Когда в дверь вносили носилки, в нос мне ударил резкий запах лекарств и пряностей. Как в рассказах мастера Нафтали о Востоке. На большом столе беспорядочно громоздились приборы, прозрачные колбы отливали красным и голубым цветом жидкости. Я знала, что материал, из которого изготавливались колбы, назывался стеклом, он был очень дорогим и попадал к нам в замок непростым путем. Небольшой огонь горел, подогревая емкость, напоминающую чашу, за которой Тассиа, казалось, не придававший никакого значения осаде, вел наблюдения; рядом на бархатном платке лежали аккуратно разложенные разноцветные камни, золотая и медная крошка. Высокая полка на стене была заставлена пузырьками, глиняными амфорами, керамическими тигелями, мешочками с травами и восточными лекарственными средствами, свитками пергамента. От дурманящего аромата у меня закружилась голова. Я прислонилась к стене. Рядом с полкой в открытом ларце стопками были сложены книги и фолианты, впечатляющий арсенал знаний. В углу находилась кафедра, на которой лежал раскрытый фолиант. В самом конце помещения я увидела камин. Дымоход должен был быть каким-то образом соединен с кухней… какой громадный костер можно было бы здесь разжечь!
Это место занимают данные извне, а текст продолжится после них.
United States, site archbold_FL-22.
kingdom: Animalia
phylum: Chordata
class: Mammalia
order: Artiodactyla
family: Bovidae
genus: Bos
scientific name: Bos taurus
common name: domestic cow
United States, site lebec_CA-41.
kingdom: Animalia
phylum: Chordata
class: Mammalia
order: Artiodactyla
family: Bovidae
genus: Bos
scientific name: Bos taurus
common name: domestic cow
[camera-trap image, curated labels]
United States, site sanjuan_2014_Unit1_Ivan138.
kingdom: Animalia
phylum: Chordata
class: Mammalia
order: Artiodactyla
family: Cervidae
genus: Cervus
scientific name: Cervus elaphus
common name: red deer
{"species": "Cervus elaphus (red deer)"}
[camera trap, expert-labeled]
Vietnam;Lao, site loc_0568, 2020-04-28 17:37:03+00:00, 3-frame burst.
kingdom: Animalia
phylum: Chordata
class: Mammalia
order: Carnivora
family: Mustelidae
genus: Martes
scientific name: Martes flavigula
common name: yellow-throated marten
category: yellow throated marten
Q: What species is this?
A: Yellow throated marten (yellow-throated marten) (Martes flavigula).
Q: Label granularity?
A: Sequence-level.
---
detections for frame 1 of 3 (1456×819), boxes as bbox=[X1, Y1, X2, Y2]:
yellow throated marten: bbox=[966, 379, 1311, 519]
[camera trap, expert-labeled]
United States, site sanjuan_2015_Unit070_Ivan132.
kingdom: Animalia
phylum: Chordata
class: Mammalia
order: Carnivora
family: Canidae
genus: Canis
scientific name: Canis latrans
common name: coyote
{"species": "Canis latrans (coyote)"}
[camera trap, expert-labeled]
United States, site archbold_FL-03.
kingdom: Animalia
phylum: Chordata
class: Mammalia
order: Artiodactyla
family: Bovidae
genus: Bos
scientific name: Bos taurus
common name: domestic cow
Лекарь быстро затеплил несколько масляных ламп и открыл в противоположной стене дверь, скрытую в скале. Я увидела, как слуги укладывали Эрика на мат. Пораженная тайной внутренней жизнью замка, в котором, как мне представлялось, знала каждый уголок, я последовала за ними. На ходу Нафтали позаботился о том, чтобы света было больше, и тихо отдал распоряжения. Герман и Тассиа скрылись в лаборатории, чтобы там что-то быстро найти. Не обращая никакого внимания на мое присутствие, лекарь начал раздевать Эрика. Потом снял повязку Ансельма и принялся изучать рану. Наконец поднял голову.

— Чудо, что вам удалось попасть сюда. Не знаю, смогу ли я толком помочь. Похоже, что рана очень глубокая, возможно, началась гангрена. Этот запах… — Он подцепил на палец немного гноя и поднес его к носу. — Хм. Pues.[49] И, может быть, задеты кишки…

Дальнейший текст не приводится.